In 20/20 hindsight, the idea was clearly flawed. If you look at my list above, you'll see that you are getting rid of scrambled writes by giving up sequential reads. Since reads are cached, you're (on average) giving up 1 approximately sequential read to get 1 sequential write. But that's wrong because occasionally the cache misses, so instead you give uyp 1.1 (or 1.001) sequential reads to earn 1 sequential write. Worse, you also have to pay overhead to the cleaner.
I can argue strongly that the only reason LFS ever saw the light of day was that the benchmarks used to evaluate it wound up highlighting its strengths and hiding its weaknesses. I don't think that was intentional, but it's what happened.
The most recent LFS work was by Drew Roselli, in the late 90's. She identified a lot of the causes of slowdowns in the original system, and found ways to mitigate them. Even so, though, the system has never lived up to its promise.
BTW, don't confuse LFS with journaling filesystems such as ReiserFS, XFS, and ext3. LFS had some journaling aspects, but its focus was performance rather than crash-proofing. One can argue that LFS influenced journaling filesystems, but it's not the same.

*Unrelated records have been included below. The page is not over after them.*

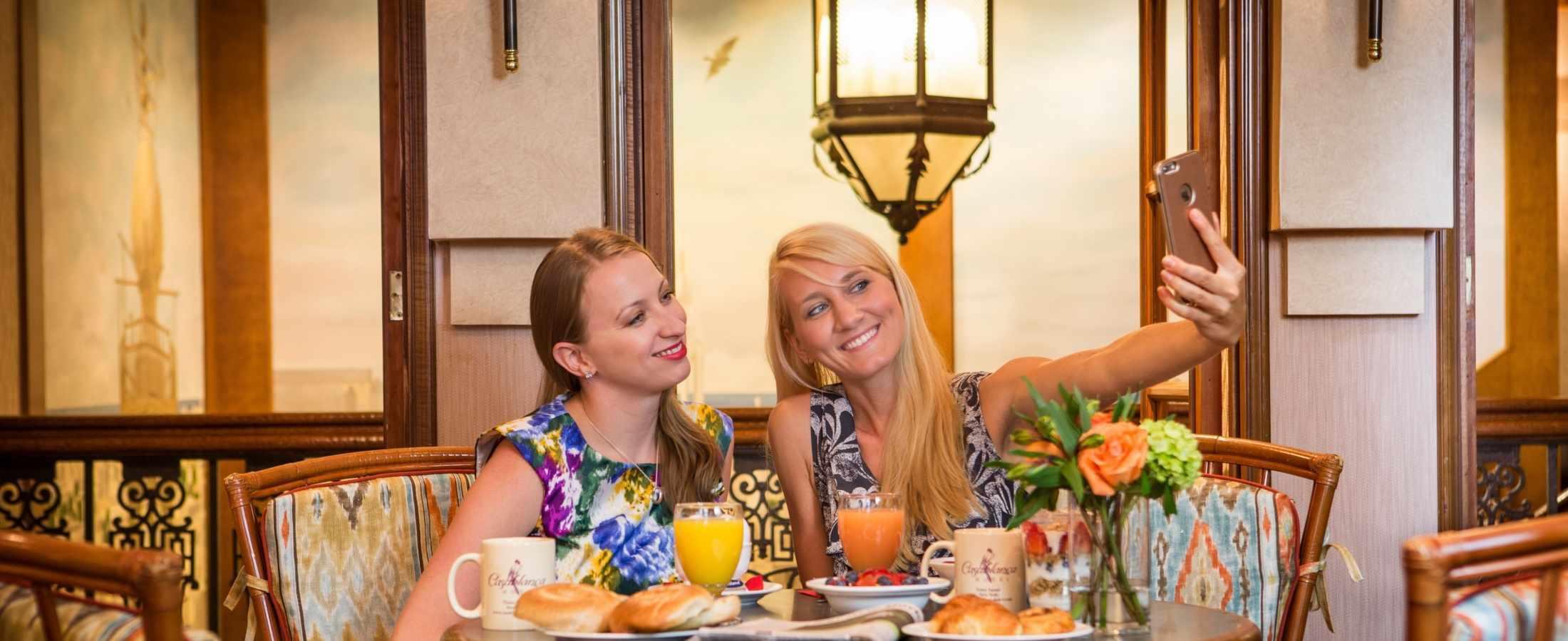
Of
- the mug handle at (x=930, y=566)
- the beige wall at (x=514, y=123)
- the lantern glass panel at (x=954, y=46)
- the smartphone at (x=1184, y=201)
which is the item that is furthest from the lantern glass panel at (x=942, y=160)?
the mug handle at (x=930, y=566)

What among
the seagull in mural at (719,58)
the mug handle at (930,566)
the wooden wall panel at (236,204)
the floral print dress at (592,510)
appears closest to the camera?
the mug handle at (930,566)

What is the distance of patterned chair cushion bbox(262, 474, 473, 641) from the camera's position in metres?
1.94

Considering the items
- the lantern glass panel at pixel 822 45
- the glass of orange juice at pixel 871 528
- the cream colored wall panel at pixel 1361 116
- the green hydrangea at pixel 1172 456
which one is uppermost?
the lantern glass panel at pixel 822 45

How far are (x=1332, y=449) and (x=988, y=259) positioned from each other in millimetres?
2983

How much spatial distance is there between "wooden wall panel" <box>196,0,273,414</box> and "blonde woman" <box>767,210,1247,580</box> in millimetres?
4076

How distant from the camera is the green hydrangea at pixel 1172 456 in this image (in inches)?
55.2

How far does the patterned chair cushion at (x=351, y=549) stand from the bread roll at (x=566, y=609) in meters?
0.63

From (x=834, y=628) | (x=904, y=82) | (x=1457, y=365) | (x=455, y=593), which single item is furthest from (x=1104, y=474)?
(x=904, y=82)

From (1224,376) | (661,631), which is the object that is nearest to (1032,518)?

Re:The Name is Log-Structured Filesystems (Score:1)
I don't understand this one. Surely if you have a lot of RAM and a write back cache, the writes can wait indefinitely for the head to be in a convenient location.
Re:The Name is Log-Structured Filesystems (Score:2)
You can't wait indefinitely, of course, for two reasons: first, there's a limit to the amount of cache, and second, you want to sync stuff to disk for reliability. But I would have been more accurate to say that the leftover writes cause more head motion than absolutely necessary.
Leave it to the disks (Score:3, Insightful)
So if you have a Scsi drive, just give everything to the drive and let it get on with the job. I believe SATA drive also have the theoretical capability to to this, but most of them don't actually provide it yet.
When you have given what you can to the drive, think about multiple drives. Mirrors. Raid4/5, with the overhead of parity generation. Multiple filesystem vs striping.
Get coffee..
WAFL from NetApp? (Score:2, Interesting)
What you want is Tag Queuing (Score:1)
SCSI drive have been doing it internally for a long time now. IDE drives are just starting to get this working. Link [extremetech.com]
Practical C/H/S with a bench ? (Score:1)
Accessing the disk through LBA at low level with precise timing let you discover when heads seek. Thus you can compute actual C/H/S geometry and the mapping to LBA. Write once the map to a file along with disk id. Use the map with ad-hoc driver which optimize reads and writes accordingly.
Compute this map will be time consuming but it need to be done only once.